Cet article est la première itération d’une série d’articles visant à présenter un éventail de techniques utilisées par les logiciels malveillants pour se propager et dissimuler leur présence sur les différentes cibles.

La grande majorité de ces techniques a été découverte et présentée il y a plusieurs années par des chercheurs en sécurité. Le but de l’approche présente est de construire et organiser une base de connaissance sur les aspects systèmes (défensifs et offensifs) et les aspects identification/forensics (réponse à incident) de ces techniques.
En plus de la présentation de ces aspects un code source de type Proof of Concept en C pourra être trouvé sur le Github du CERT.

S’ajouteront à cette base de connaissance les éléments techniques rencontrés sur le terrain par l’équipe de réponse à incident de Devoteam.
Ce premier article présentera la technique nommée DKOM process hiding suivant le plan suivant :

  • Représentation des processus sous Windows
  • Dissimulation par Direct Kernel Object Modification
  • Implémentation
  • Détection en RAM avec Volatility

Le concept, présenté en 2004 à la Black Hat USA a été et est utilisé par de nombreux rookits kernel mode comme le très connu FU-rootkit, développé par Jamie Butler (également auteur de la présentation susmentionnée).
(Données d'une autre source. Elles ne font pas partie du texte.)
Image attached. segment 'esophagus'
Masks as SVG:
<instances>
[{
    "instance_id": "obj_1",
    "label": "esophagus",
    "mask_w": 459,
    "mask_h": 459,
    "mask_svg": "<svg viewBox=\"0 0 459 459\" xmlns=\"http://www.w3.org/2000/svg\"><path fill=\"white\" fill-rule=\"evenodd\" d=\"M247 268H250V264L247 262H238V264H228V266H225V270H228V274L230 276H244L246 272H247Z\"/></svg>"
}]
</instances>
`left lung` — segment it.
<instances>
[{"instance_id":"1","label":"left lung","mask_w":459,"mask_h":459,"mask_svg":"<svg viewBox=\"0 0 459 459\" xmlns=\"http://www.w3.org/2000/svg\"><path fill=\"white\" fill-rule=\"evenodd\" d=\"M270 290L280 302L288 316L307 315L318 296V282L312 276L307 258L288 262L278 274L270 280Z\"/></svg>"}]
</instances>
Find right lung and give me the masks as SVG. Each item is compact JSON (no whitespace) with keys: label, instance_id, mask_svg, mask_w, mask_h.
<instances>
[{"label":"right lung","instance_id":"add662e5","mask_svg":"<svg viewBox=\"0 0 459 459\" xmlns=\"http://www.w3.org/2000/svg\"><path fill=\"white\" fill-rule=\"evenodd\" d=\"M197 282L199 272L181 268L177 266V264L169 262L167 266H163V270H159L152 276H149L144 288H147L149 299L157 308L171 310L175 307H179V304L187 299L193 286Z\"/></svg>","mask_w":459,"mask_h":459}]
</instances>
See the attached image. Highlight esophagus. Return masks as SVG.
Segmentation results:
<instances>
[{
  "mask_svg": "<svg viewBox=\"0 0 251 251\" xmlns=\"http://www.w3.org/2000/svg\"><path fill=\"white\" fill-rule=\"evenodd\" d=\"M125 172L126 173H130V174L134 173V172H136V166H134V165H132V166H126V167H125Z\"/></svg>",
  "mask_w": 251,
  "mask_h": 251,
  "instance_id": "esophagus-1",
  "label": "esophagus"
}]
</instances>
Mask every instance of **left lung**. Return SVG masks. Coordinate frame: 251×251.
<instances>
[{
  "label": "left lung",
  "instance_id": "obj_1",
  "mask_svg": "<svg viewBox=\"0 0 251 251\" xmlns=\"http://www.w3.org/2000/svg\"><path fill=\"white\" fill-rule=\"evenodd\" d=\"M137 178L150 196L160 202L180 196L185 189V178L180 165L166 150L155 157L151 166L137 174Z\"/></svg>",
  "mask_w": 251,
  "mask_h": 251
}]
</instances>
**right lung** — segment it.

Représentation des processus sous Windows

Le kernel Windows représente les processus par des structures EPROCESS.
Ces structures sont opaques : peu documentées par Microsoft et non détaillées par des headers standards.
Référence MSDN: EPROCESS (Windows Driver)

Elles sont malgré tout observables via le debugging kernel, avec KD :

RÉCUPÉRATION DE POINTEUR VERS EPROCESS AVEC KD
LISTING DES CHAMPS EPROCESS AVEC KD

La structure contient 207 champs (dans notre exemple avec Windows 10 64 bits).
Le focus sera mis sur trois champs de cette structure dont :

CHAMP PID DANS KD
LE NOM D’EXÉCUTABLE
STRUCTURE DE TYPE LIST_ENTRY

Cette liste contient deux liens : Flink et Blink.

Ces liens sont intéressants car ils pointent vers deux structures LIST_ENTRY appartenant respectivement au processus précédent (Backlink) et au processus suivant (Forwardlink).

REPRÉSENTATION D’ACTIVEPROCESSLINKS ENTRE TROIS PROCESSUS

Tous les processus d’un système se référencent donc les uns aux autres via des pointeurs dans leur structure ActiveProcessLinks. Ils forment une liste doublement chaînée utilisée par les outils Windows tels que taskmgr.exe (gestionnaire des tâches) ou certains outils de SysInternals comme procexp.exe.

REPRÉSENTATION DES LIENS ENTRE PROCESSUS

Ces outils parcourent cette liste périodiquement pour mettre à jour l’affichage des processus.

Dissimulation par Direct Kernel Object Modification

La technique DKOM process hiding permet de cacher un processus en déréférençant les ActiveProcessLinks de ce dernier et en reliant le processus « précédent » directement au processus « suivant ».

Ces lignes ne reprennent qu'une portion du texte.